* START DATA TO USE *
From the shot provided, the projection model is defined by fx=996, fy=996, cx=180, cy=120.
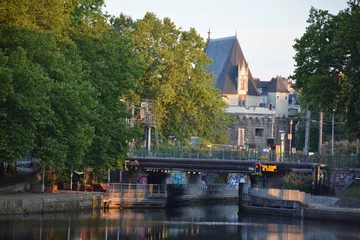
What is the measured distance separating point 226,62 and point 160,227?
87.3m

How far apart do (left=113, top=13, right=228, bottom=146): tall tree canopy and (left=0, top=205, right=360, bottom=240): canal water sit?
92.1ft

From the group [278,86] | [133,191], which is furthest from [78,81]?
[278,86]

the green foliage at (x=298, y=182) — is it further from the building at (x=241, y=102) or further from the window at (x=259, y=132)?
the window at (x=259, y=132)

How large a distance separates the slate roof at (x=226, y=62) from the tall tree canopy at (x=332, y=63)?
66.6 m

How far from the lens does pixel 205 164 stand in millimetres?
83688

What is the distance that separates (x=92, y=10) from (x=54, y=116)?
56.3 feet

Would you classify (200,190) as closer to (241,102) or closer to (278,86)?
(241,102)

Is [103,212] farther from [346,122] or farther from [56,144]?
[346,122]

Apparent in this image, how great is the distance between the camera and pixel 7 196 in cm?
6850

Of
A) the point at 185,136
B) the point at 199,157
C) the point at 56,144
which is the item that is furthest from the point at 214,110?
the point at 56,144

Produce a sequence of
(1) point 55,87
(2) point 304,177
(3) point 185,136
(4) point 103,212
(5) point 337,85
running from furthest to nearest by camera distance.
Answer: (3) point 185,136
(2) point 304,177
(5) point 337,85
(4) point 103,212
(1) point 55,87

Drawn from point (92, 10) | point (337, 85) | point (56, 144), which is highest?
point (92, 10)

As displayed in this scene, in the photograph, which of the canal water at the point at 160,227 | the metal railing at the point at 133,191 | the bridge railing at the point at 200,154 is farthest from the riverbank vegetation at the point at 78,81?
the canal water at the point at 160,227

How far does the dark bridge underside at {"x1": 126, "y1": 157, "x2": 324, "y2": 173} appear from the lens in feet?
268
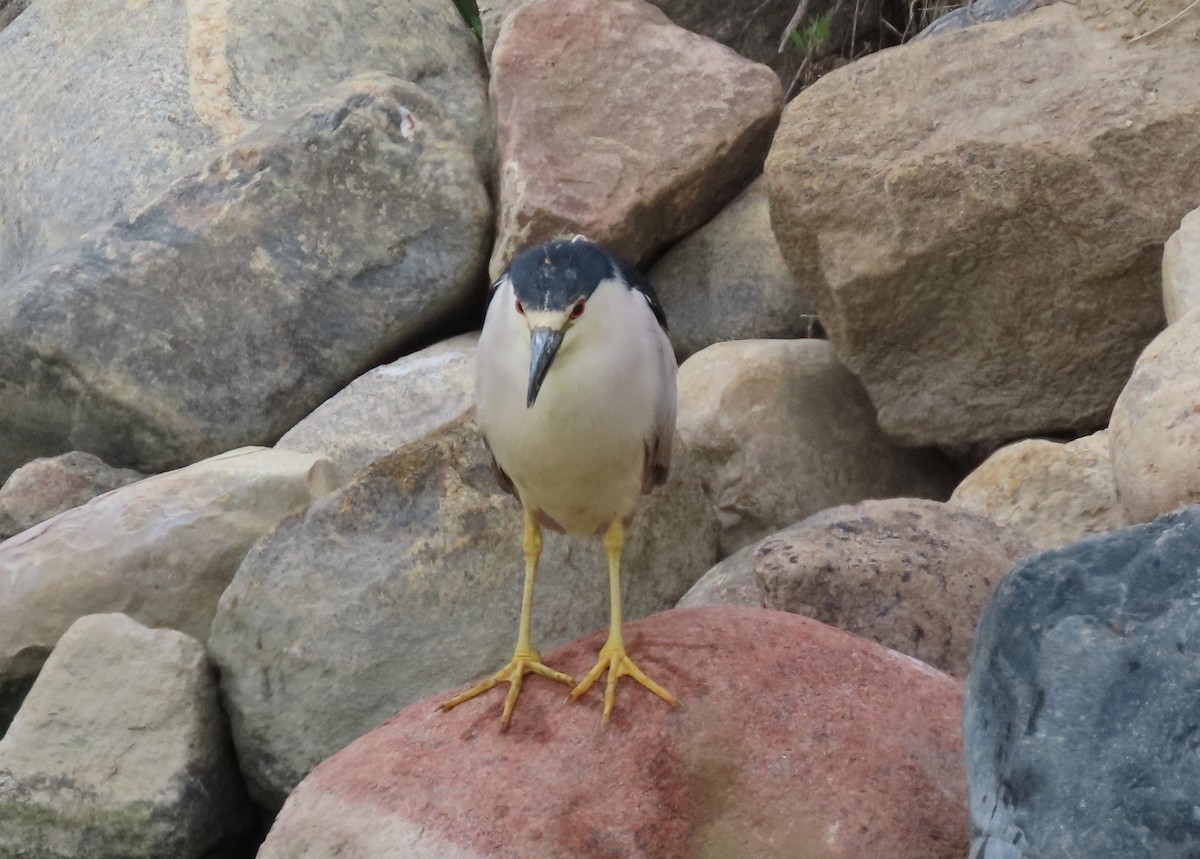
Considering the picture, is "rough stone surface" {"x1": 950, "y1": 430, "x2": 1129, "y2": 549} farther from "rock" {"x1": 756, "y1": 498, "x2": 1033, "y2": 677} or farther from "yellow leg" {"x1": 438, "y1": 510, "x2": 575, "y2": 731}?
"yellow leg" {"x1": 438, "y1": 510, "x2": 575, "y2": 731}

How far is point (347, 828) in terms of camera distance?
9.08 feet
* END DATA TO USE *
* START DATA TO USE *
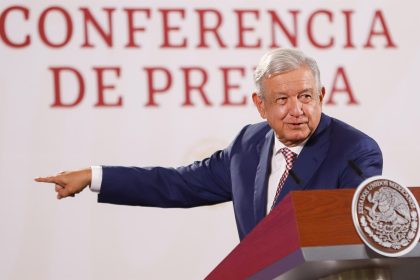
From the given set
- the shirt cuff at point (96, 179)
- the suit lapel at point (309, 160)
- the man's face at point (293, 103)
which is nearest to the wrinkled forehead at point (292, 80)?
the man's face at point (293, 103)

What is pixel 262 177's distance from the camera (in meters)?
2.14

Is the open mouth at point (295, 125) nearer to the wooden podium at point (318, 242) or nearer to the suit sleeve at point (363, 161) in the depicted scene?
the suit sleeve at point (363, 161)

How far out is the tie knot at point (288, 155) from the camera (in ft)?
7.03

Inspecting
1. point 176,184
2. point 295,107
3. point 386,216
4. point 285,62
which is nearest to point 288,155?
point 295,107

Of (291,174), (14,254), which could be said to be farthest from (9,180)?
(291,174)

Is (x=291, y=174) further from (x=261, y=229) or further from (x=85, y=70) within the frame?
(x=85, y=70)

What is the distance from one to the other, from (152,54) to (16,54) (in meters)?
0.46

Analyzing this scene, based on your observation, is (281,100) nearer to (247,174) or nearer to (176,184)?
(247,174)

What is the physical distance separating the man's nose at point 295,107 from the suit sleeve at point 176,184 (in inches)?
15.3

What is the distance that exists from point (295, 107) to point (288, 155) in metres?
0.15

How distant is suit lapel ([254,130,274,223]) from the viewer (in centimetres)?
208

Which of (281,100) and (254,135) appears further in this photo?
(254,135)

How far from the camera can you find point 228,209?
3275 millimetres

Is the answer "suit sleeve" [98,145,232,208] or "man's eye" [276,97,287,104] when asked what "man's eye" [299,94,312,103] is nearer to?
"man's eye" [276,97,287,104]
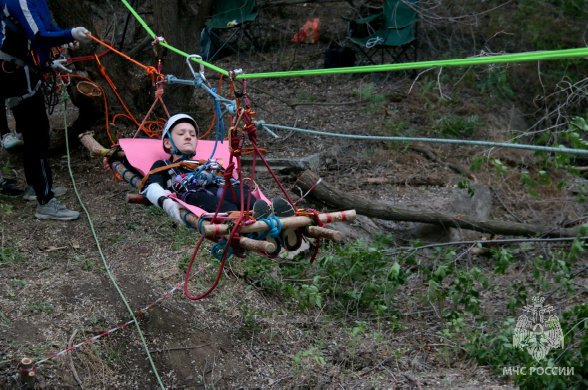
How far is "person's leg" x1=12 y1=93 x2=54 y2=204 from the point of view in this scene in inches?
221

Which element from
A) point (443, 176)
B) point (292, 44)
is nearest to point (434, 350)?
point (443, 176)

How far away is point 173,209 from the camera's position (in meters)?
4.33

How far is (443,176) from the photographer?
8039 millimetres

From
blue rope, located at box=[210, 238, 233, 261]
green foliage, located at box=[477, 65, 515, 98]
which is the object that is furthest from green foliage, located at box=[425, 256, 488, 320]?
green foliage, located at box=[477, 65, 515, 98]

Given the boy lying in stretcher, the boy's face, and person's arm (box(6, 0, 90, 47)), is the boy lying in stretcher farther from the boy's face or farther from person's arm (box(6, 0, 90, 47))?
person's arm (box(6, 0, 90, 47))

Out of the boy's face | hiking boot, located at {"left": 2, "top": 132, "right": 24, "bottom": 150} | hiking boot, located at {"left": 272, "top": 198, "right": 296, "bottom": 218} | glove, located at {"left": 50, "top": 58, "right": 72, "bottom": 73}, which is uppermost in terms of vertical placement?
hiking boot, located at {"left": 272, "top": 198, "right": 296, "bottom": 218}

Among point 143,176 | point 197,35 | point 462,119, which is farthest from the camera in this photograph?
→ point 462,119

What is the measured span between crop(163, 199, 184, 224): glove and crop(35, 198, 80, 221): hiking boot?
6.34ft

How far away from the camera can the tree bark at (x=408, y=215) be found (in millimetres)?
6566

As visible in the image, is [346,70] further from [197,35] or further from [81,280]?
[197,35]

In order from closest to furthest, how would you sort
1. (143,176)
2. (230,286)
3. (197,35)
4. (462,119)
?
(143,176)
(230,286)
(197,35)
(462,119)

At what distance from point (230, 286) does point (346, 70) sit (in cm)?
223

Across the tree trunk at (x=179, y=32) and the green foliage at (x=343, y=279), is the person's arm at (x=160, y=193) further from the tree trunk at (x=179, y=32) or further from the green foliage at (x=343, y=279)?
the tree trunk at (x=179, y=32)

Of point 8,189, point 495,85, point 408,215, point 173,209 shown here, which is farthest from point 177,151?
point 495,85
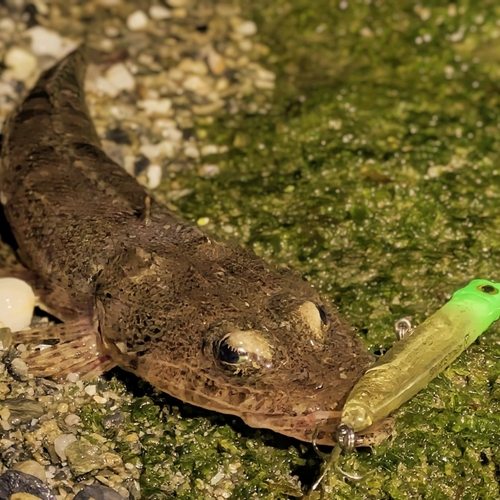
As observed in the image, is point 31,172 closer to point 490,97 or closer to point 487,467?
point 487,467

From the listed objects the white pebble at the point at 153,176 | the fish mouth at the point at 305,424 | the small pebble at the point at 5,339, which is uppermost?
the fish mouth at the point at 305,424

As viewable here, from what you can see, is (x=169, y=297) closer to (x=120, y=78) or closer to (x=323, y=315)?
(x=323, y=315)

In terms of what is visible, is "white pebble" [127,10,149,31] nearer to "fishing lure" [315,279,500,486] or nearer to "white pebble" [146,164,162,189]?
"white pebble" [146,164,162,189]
* END DATA TO USE *
◆ TASK PROMPT ◆
Count the lines in the data above that contain the word "green" and give only that number.

◆ SOLUTION TO THIS PROBLEM ◆
5